Passage shown:
☆ ☆ ☆ ☆

On the scientific side, I find that most of the frustration occurs because there isn't enough data to make a conclusion. Peers will criticize conclusions made with insufficient information.
On the business side, I find that I'm often pressured to make claims that are much more confident that the data is capable of being. As a scientist, I am always very aware of the limitations of my data, but in business I feel like I'm pressured to make conclusions, and that people are waiting to make decisions based on any information they can get out of me.
I spend more time on my write-ups than I do planning my experiments, collecting data, and performing my analysis combined. In a business setting time "moves faster" and the stakeholders in a project expect results no matter what. In these cases, communicating what the limitations are in a concrete way is really important. Expressing risk in terms of money, or probability in terms of coin-flips makes a pretty substantial difference, and can really help people relate to the information you are presenting.
I tell you this just to help you understand what you describe. But in my observations of failure modes in business, it is rarely because one follows the wrong analysis, but more because most are unwilling to make any changes unless confronted with overwhelming evidence. (And that hurdle always gets higher no matter how much evidence you give.)
That's probably the second most common problem. I'd say 80% of my job is just fighting confirmation bias. So if someone thinks something needs to be changed, they'll take any sign that it should be changed. If someone thinks something should stay the same way, they'd argue with god about it.
I probably propose changes more often than I propose keeping things the same way, if only because testing an idea and gathering information requires making a change somewhere. I have a lot of conversations with people who are pressuring me to make a conclusion that the current way is best as soon as possible, so they can throw a lot of money at their pet project.
I'd say that most of the claims I'm being asked to make with limited evidence would be supporting the status quo, which is in line with your assessment.

☆ ☆ ☆ ☆

Saved entries
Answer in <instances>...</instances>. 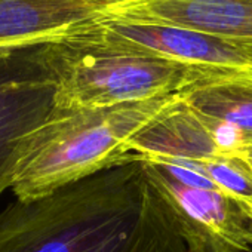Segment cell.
<instances>
[{
  "mask_svg": "<svg viewBox=\"0 0 252 252\" xmlns=\"http://www.w3.org/2000/svg\"><path fill=\"white\" fill-rule=\"evenodd\" d=\"M0 252H189L143 160L0 211Z\"/></svg>",
  "mask_w": 252,
  "mask_h": 252,
  "instance_id": "cell-1",
  "label": "cell"
},
{
  "mask_svg": "<svg viewBox=\"0 0 252 252\" xmlns=\"http://www.w3.org/2000/svg\"><path fill=\"white\" fill-rule=\"evenodd\" d=\"M177 95L108 108H57L33 132L11 190L17 200L46 197L111 166L135 160L132 138Z\"/></svg>",
  "mask_w": 252,
  "mask_h": 252,
  "instance_id": "cell-2",
  "label": "cell"
},
{
  "mask_svg": "<svg viewBox=\"0 0 252 252\" xmlns=\"http://www.w3.org/2000/svg\"><path fill=\"white\" fill-rule=\"evenodd\" d=\"M88 23L42 45L57 108H108L177 95L222 74L110 45L94 34Z\"/></svg>",
  "mask_w": 252,
  "mask_h": 252,
  "instance_id": "cell-3",
  "label": "cell"
},
{
  "mask_svg": "<svg viewBox=\"0 0 252 252\" xmlns=\"http://www.w3.org/2000/svg\"><path fill=\"white\" fill-rule=\"evenodd\" d=\"M55 85L42 45L0 51V199L30 137L54 108Z\"/></svg>",
  "mask_w": 252,
  "mask_h": 252,
  "instance_id": "cell-4",
  "label": "cell"
},
{
  "mask_svg": "<svg viewBox=\"0 0 252 252\" xmlns=\"http://www.w3.org/2000/svg\"><path fill=\"white\" fill-rule=\"evenodd\" d=\"M143 163L175 215L189 252H251L252 220L233 197L221 190L184 186L153 162Z\"/></svg>",
  "mask_w": 252,
  "mask_h": 252,
  "instance_id": "cell-5",
  "label": "cell"
},
{
  "mask_svg": "<svg viewBox=\"0 0 252 252\" xmlns=\"http://www.w3.org/2000/svg\"><path fill=\"white\" fill-rule=\"evenodd\" d=\"M104 42L129 51L205 68L215 73L252 77V58L230 43L190 29L125 21L99 15L88 23Z\"/></svg>",
  "mask_w": 252,
  "mask_h": 252,
  "instance_id": "cell-6",
  "label": "cell"
},
{
  "mask_svg": "<svg viewBox=\"0 0 252 252\" xmlns=\"http://www.w3.org/2000/svg\"><path fill=\"white\" fill-rule=\"evenodd\" d=\"M101 15L196 30L252 58V0H116Z\"/></svg>",
  "mask_w": 252,
  "mask_h": 252,
  "instance_id": "cell-7",
  "label": "cell"
},
{
  "mask_svg": "<svg viewBox=\"0 0 252 252\" xmlns=\"http://www.w3.org/2000/svg\"><path fill=\"white\" fill-rule=\"evenodd\" d=\"M116 0H0V51L54 42Z\"/></svg>",
  "mask_w": 252,
  "mask_h": 252,
  "instance_id": "cell-8",
  "label": "cell"
},
{
  "mask_svg": "<svg viewBox=\"0 0 252 252\" xmlns=\"http://www.w3.org/2000/svg\"><path fill=\"white\" fill-rule=\"evenodd\" d=\"M131 155L140 160L205 162L224 158L203 119L181 99L150 122L132 138Z\"/></svg>",
  "mask_w": 252,
  "mask_h": 252,
  "instance_id": "cell-9",
  "label": "cell"
},
{
  "mask_svg": "<svg viewBox=\"0 0 252 252\" xmlns=\"http://www.w3.org/2000/svg\"><path fill=\"white\" fill-rule=\"evenodd\" d=\"M180 96L197 114L233 126L242 137L243 150L252 149V77L215 74L184 89Z\"/></svg>",
  "mask_w": 252,
  "mask_h": 252,
  "instance_id": "cell-10",
  "label": "cell"
},
{
  "mask_svg": "<svg viewBox=\"0 0 252 252\" xmlns=\"http://www.w3.org/2000/svg\"><path fill=\"white\" fill-rule=\"evenodd\" d=\"M193 163L221 191L233 197L252 220V172L239 156H224Z\"/></svg>",
  "mask_w": 252,
  "mask_h": 252,
  "instance_id": "cell-11",
  "label": "cell"
},
{
  "mask_svg": "<svg viewBox=\"0 0 252 252\" xmlns=\"http://www.w3.org/2000/svg\"><path fill=\"white\" fill-rule=\"evenodd\" d=\"M236 156H239V158L248 165V168H249L251 172H252V149H246V150L240 152V153L236 155Z\"/></svg>",
  "mask_w": 252,
  "mask_h": 252,
  "instance_id": "cell-12",
  "label": "cell"
}]
</instances>
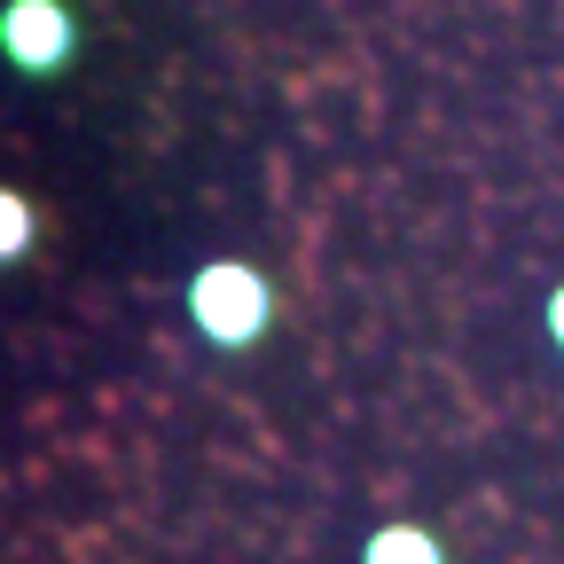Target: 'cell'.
<instances>
[{"mask_svg":"<svg viewBox=\"0 0 564 564\" xmlns=\"http://www.w3.org/2000/svg\"><path fill=\"white\" fill-rule=\"evenodd\" d=\"M24 243H32V212H24V196L9 188V196H0V259H24Z\"/></svg>","mask_w":564,"mask_h":564,"instance_id":"cell-4","label":"cell"},{"mask_svg":"<svg viewBox=\"0 0 564 564\" xmlns=\"http://www.w3.org/2000/svg\"><path fill=\"white\" fill-rule=\"evenodd\" d=\"M361 564H455V556H447V541H440L432 525L392 518V525H377V533L361 541Z\"/></svg>","mask_w":564,"mask_h":564,"instance_id":"cell-3","label":"cell"},{"mask_svg":"<svg viewBox=\"0 0 564 564\" xmlns=\"http://www.w3.org/2000/svg\"><path fill=\"white\" fill-rule=\"evenodd\" d=\"M188 322H196L204 345L243 352L274 329V282L251 259H212V267L188 274Z\"/></svg>","mask_w":564,"mask_h":564,"instance_id":"cell-1","label":"cell"},{"mask_svg":"<svg viewBox=\"0 0 564 564\" xmlns=\"http://www.w3.org/2000/svg\"><path fill=\"white\" fill-rule=\"evenodd\" d=\"M541 322H549V345L564 352V282H556V291H549V306H541Z\"/></svg>","mask_w":564,"mask_h":564,"instance_id":"cell-5","label":"cell"},{"mask_svg":"<svg viewBox=\"0 0 564 564\" xmlns=\"http://www.w3.org/2000/svg\"><path fill=\"white\" fill-rule=\"evenodd\" d=\"M0 47H9V63L24 79H55V70H70V55H79V17H70L63 0H9V9H0Z\"/></svg>","mask_w":564,"mask_h":564,"instance_id":"cell-2","label":"cell"}]
</instances>
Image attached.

☆ ☆ ☆ ☆

Things to do:
**a)** Translate this sentence from the thread about data in science and business into Spanish: "I spend more time on my write-ups than I do planning my experiments, collecting data, and performing my analysis combined."
**b)** In the thread about data in science and business, what can expressing probability in terms of coin-flips help people do?
**c)** Go on with the thread about data in science and business, picking up after its final sentence.
The records are separate material that is unrelated to the thread.

Exercise responses:
**a)** Dedico más tiempo a mis informes que a planificar mis experimentos, recopilar datos y realizar mi análisis, todo junto.

**b)** It can help people relate to the information being presented.

**c)**
Is this related to my comment? I used "age of computers", but close enough. It's really not a fair representation of what I said at all.
I stressed the importance of knowing theorems and deriving proofs - arguably "realer" math than learning an equation by rote. I did some applied maths in undergrad, and in my experience a lot of my time was devoted to solving large and complex equations using fairly mechanical rules, and comparatively little of my time was spent on axioms and proofs. I wonder whether this focus is justified in the age of computers - might we derive the complex formulas just once or twice as an exercise, and not step through them ourselves again and again? Might we focus more on what the computer can't do well for us - rigour and intuition?
It was initially related, yeah, but I realized I had uncharitably read your point. I edited my comment, but not enough. Sorry about that.
To be fair, this point is often raised in these threads as "why do math when computers do it for us?" so the criticism wasn't specifically levied against you.
We agree that repeated derivation when working on a new problem can be useless. It would be silly to work out OLS assumptions from first principles upon any import of sklearn.linear_model! I believe understanding those assumptions, though, or (say) how backpropagation works is important, since (1) it can help you debug issues and (2) explain modifications to the core models (GLMs or LSTMs, in the above examples).
The same type of thing seems to happen in other fields, too. Software engineers who don't engineer, data scientists who don't 'science', project managers who don't manage. Are they top in their field? No, they somehow have a job with the title though and so far have managed to not become unemployable. Do they care if they are rigorous in what their title is expected to be by top practitioners? Probably not, they get paid still and have the title, and can probably get hired at the next similar place.
Kind of sad that these positions may 'cheapen' the title, so what can be done about that? Not much I guess, since companies can use position titles as they'd like it seems...
Then again, maybe I'm just working at companies with problems that are amenable to easily-understood algos but have plenty of data-and-product-themed problems.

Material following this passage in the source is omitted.